Right now, renting out the office is like selling things with tax. Beeprop can get back the tax they paid on fixing up the office.
If they turn it into flats for people to live in, that's like selling things without tax. The government doesn't charge tax on rent for homes.
Problem 1: Paying back old tax. Because they're switching from "with tax" to "without tax," Beeprop has to pay back some of the tax they already got back on the office building. It's like the government saying, "You got a tax break for a shop, but now it's a home, so pay it back!"
Problem 2: New fixes cost more. Any money they spend to change the office into flats, they can't get the tax back on those costs. So, it makes the renovation more expensive for Beeprop.
Problem 3: Less tax breaks later. Beeprop does other business too. If more of their business is "without tax" (flats), they'll get fewer overall tax breaks on their shared costs in the future.
Solution: If they made the flats like a hotel or serviced apartments (where they also provide services like cleaning), then it would be considered "with tax" business again. This way, they avoid all the problems above and can still get tax back on renovation costs.
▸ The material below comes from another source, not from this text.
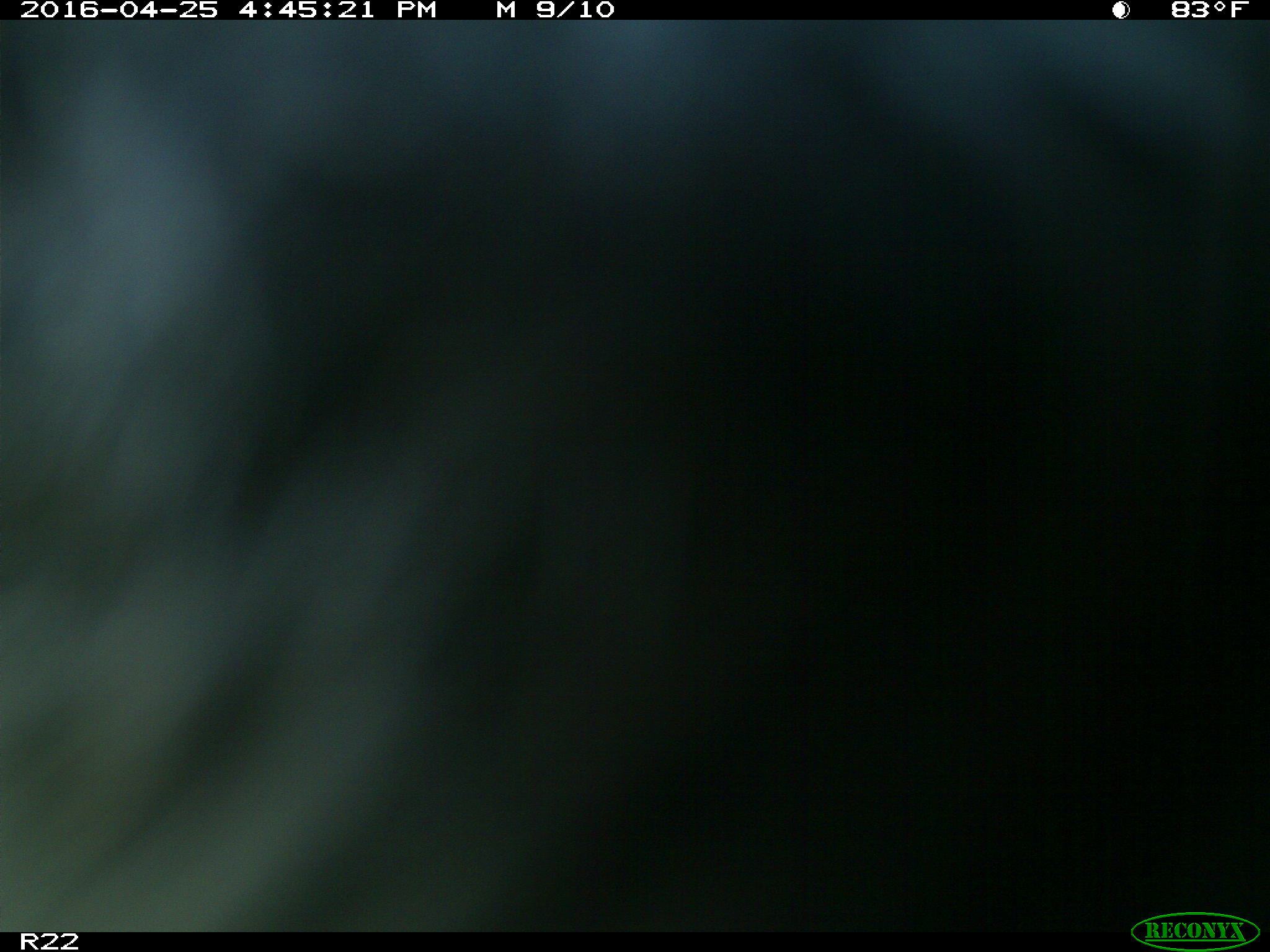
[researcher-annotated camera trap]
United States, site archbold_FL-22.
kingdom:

This document explains the VAT implications of converting a commercial office building (taxable supply) into residential accommodation (exempt supply) for Beeprop.
Key points:
Office Letting: Originally a taxable supply, allowing 100% input VAT claims.
Residential Letting: An exempt supply; no VAT charged on rent, no input VAT claims on related costs.
VAT Adjustment (s18(1)): Converting from taxable to exempt use triggers an output tax adjustment based on the building's open market value, effectively clawing back previously claimed input VAT.
No Input Tax on Conversion: Costs to convert to residential units cannot have input VAT claimed, increasing the effective cost.
Mixed-Use Vendor: Beeprop will become a mixed-use vendor, requiring input tax apportionment, likely reducing future claims on shared costs.
Alternative: To avoid these negative VAT consequences, convert to "commercial accommodation" (e.g., furnished apartments with services), which is a taxable supply.